Study material:
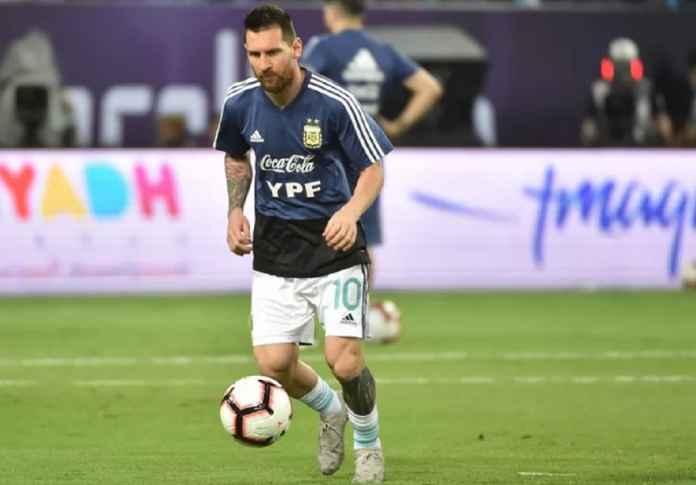 Lionel Messi Tantang Luis Suarez Dini Hari Nanti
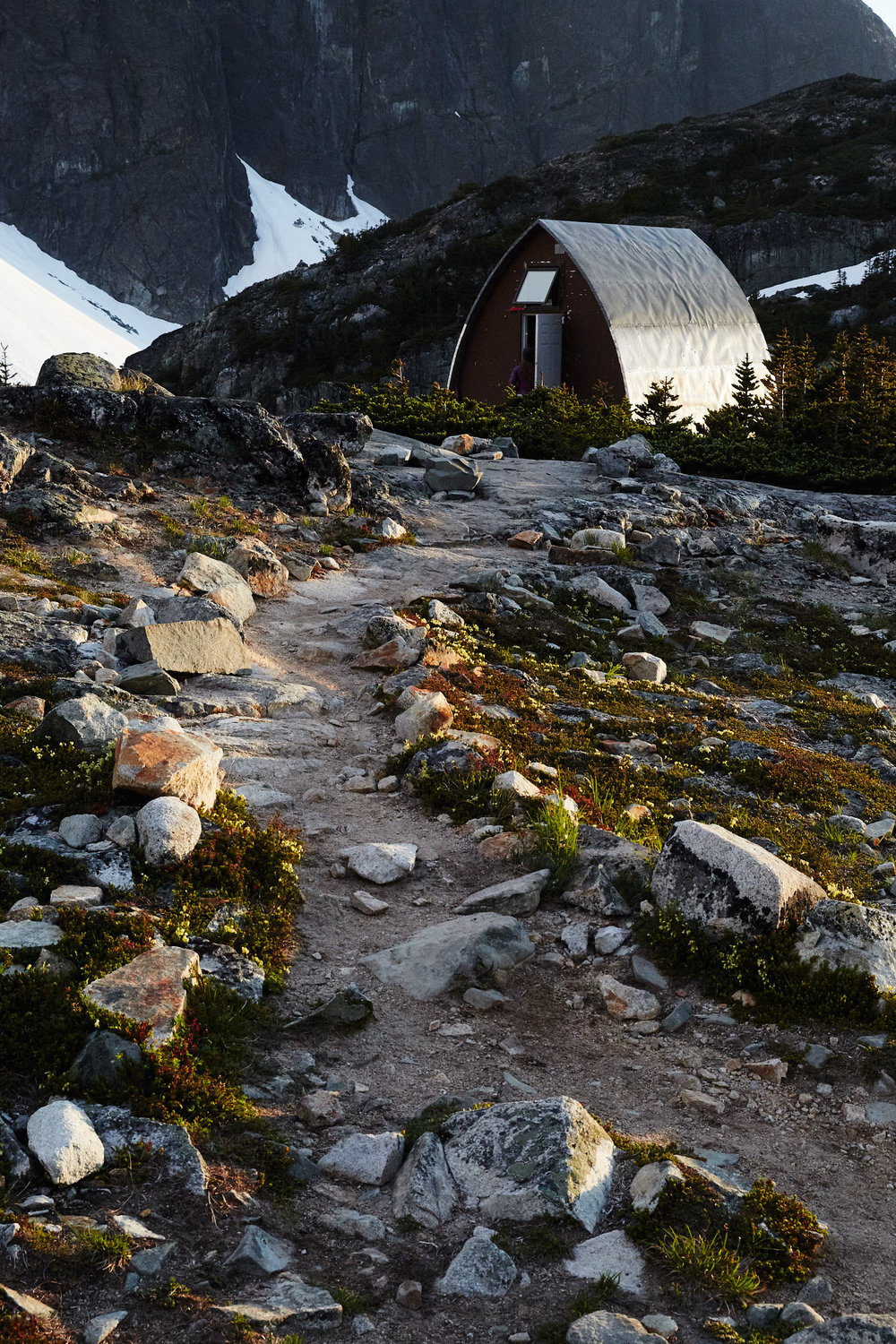 The lake is home to a small alpine hut that can be used to store your things away from animals, cook and sleep.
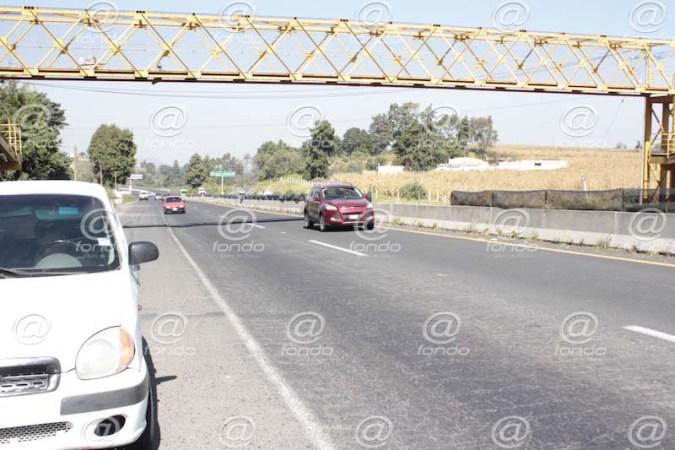 Ponchan llantas a automovilistas para secuestrarlos en carretera del Edomex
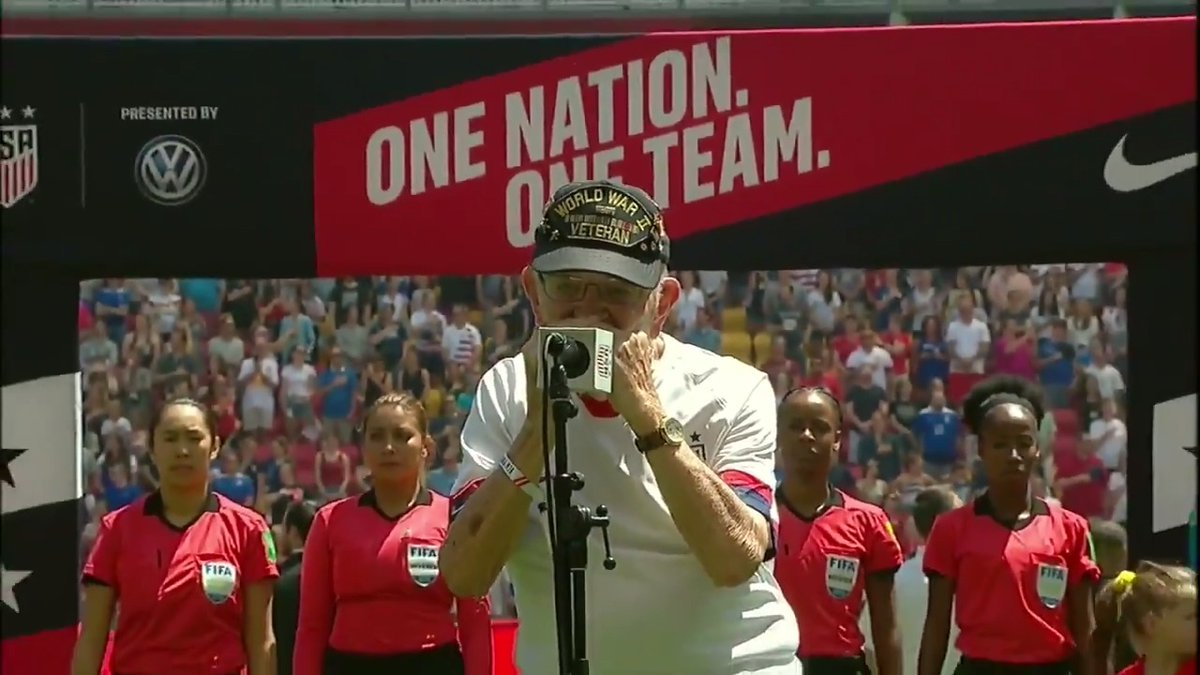 In honor of Memorial Day, here is 96-year-old WWII veteran Pete DuPrés powerful rendition of the national anthem 👏🇺🇸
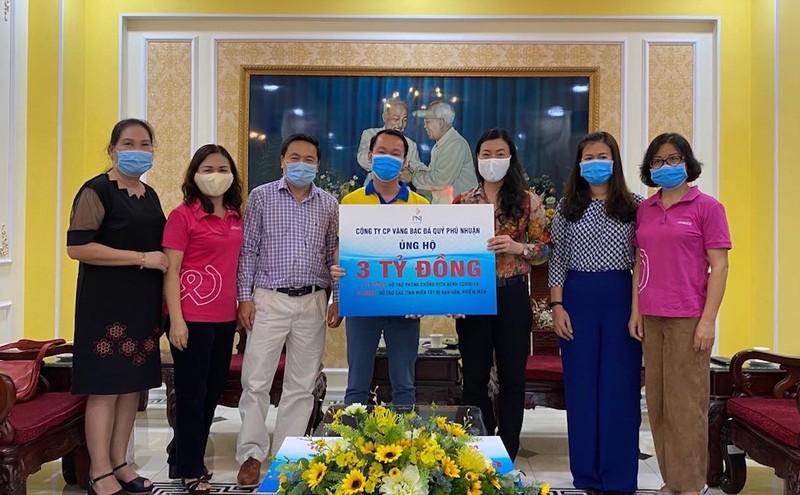 PNJ ủng hộ 3 tỉ đồng chống dịch COVID-19 và nhiễm mặn - ảnh 1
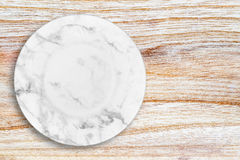 Άσπρο μαρμάρινο πιάτο που τοποθετείται στο ξύλο Στοκ φωτογραφία με δικαίωμα ελεύθερης χρήσης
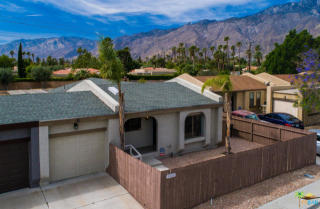 1561 East Twin Star Road, Palm Springs CA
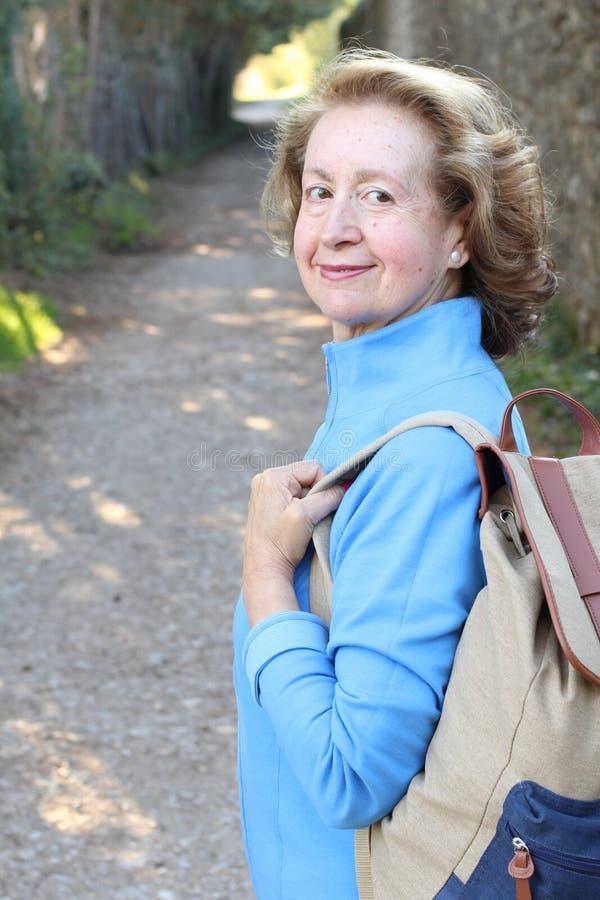 Φυσική outdoorsy χρονών γυναίκα 65 στοκ εικόνες
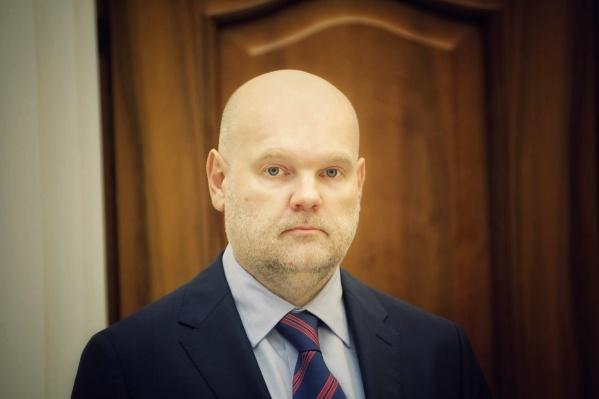 ГосподинИлларионов сменил Северную столицу на запасную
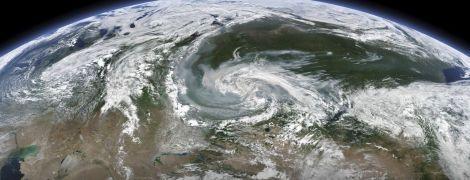 Площадь размером с Бельгию, а дым уже в США: каких масштабов достигли пожары в российской Сибири. Инфографика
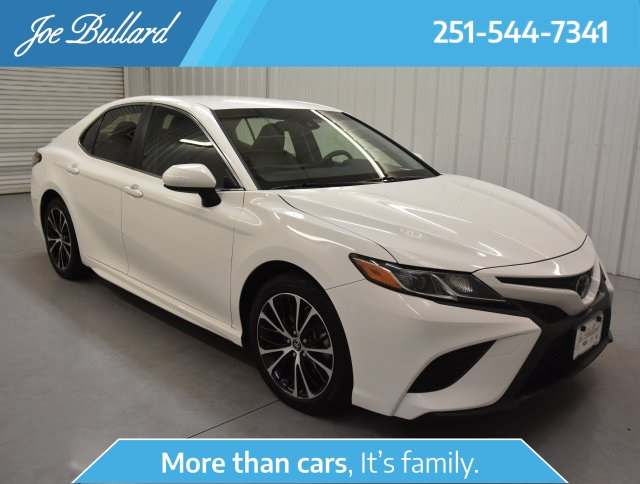 Pre-Owned 2018 Toyota Camry SE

Aim of the exercise:
Only the lines from the one containing "The lake is" through the last line of the entries above, both included, belong in the answer, written out exactly; pictures do not.

Answer space:
 The lake is home to a small alpine hut that can be used to store your things away from animals, cook and sleep.
 Ponchan llantas a automovilistas para secuestrarlos en carretera del Edomex
 In honor of Memorial Day, here is 96-year-old WWII veteran Pete DuPrés powerful rendition of the national anthem 👏🇺🇸
 PNJ ủng hộ 3 tỉ đồng chống dịch COVID-19 và nhiễm mặn - ảnh 1
 Άσπρο μαρμάρινο πιάτο που τοποθετείται στο ξύλο Στοκ φωτογραφία με δικαίωμα ελεύθερης χρήσης
 1561 East Twin Star Road, Palm Springs CA
 Φυσική outdoorsy χρονών γυναίκα 65 στοκ εικόνες
 ГосподинИлларионов сменил Северную столицу на запасную
 Площадь размером с Бельгию, а дым уже в США: каких масштабов достигли пожары в российской Сибири. Инфографика
 Pre-Owned 2018 Toyota Camry SE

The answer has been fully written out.